Management has been a serious discipline of academic note at least since the 1940s, with Peter Drucker popularising its study by managers and organisations with over 30 books. Starting from The Concept of the Corporation in 1946 which first introduced the idea of organisational management, Drucker is considered one of the most important thought leaders in management.  It is notable that whilst he encouraged focus on customers and rejected the concepts of command-and-control, his ideas hold many inconsistencies. Less helpful suggestions include his emphasis on work design based on ‘front office’ and ‘back office’ concepts, outsourcing, and management-by-objectives. What is interesting about these ideas is that they appear very plausible – the bread and butter of management surely. Yet in practice these approaches fall down time-and-time again (and for good reason when you understand systems theory and psychology).

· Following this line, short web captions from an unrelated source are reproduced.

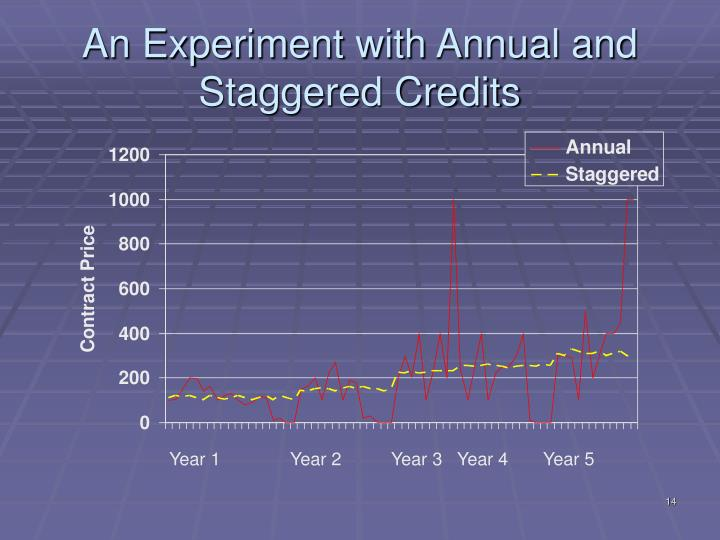 An Experiment with Annual and Staggered Credits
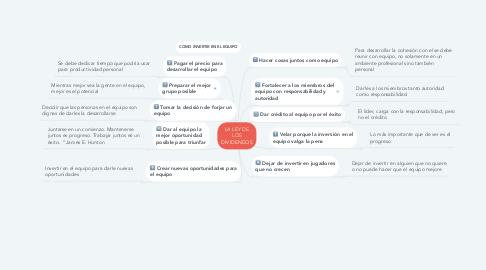 Mind Map: LA LEY DE LOS DIVIDENDOS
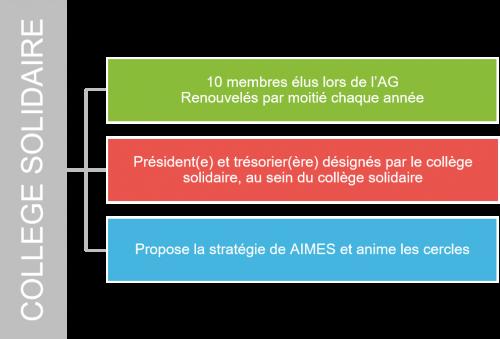 AG-2020-2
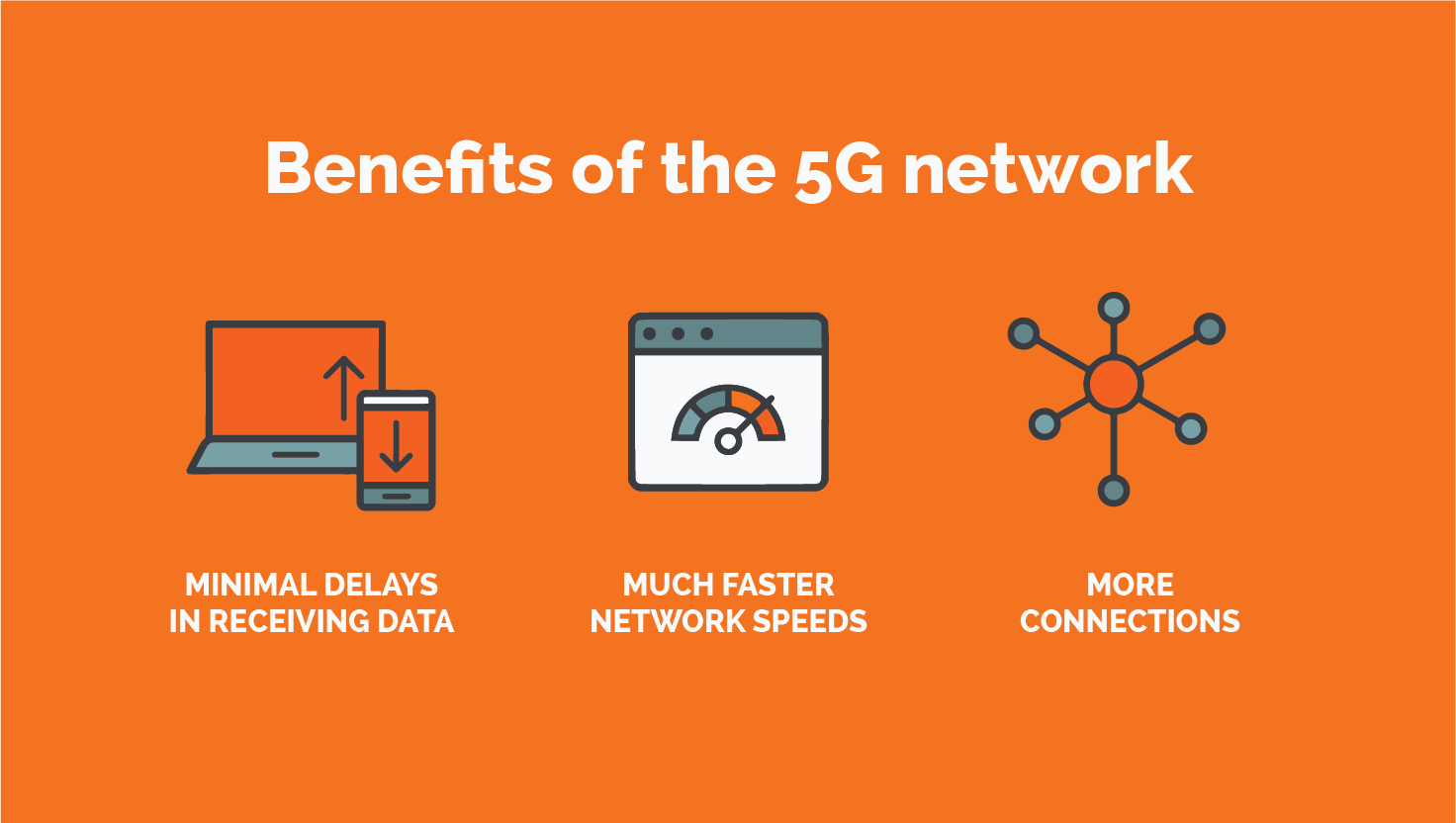 5G Australia | Information About The 5G Network In Australia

It can be argued that these ideas appear far from the operational concerns of wildlife conservation. Nevertheless, time and again I see conservation NGOs and government departments using management-by-objectives. It is also common for decision makers to be based in HQ whilst people on the ground have to take grief from local people, or to find field professionals fiddling around waiting in frustration for senior authorisation to make necessary interventions. Worse, whole programmes get defined by the requirements of funders, not the needs of species and ecosystems of concern.

In most instances these difficulties are of course not the deliberate fault of central management. But as senior managers we must not omit to make effort to understand the realities of management – if you design the work and the organisation incorrectly it prevents purposeful action by staff. The best conservation managers focus on having a whole picture of conservation management – purposefully leading people “to do the right work better“, for the benefit of species and ecosystems.

This requires an understanding of the function and nature of systems, variation, psychology and knowledge (Deming 1982), which often challenges our preconceptions about management, organisation and leadership. Yet the combination of these areas of capability enables more meaningful and effective planning, goal-setting, partnership development and conservation work improvement. These new facets of leadership capability and the associated range of skills and disciplines needed for successful implementation are not taught in business schools or in conservation degrees and rarely appear in training courses. Yet, all remain vital for our sector with its challenges and uncertainties.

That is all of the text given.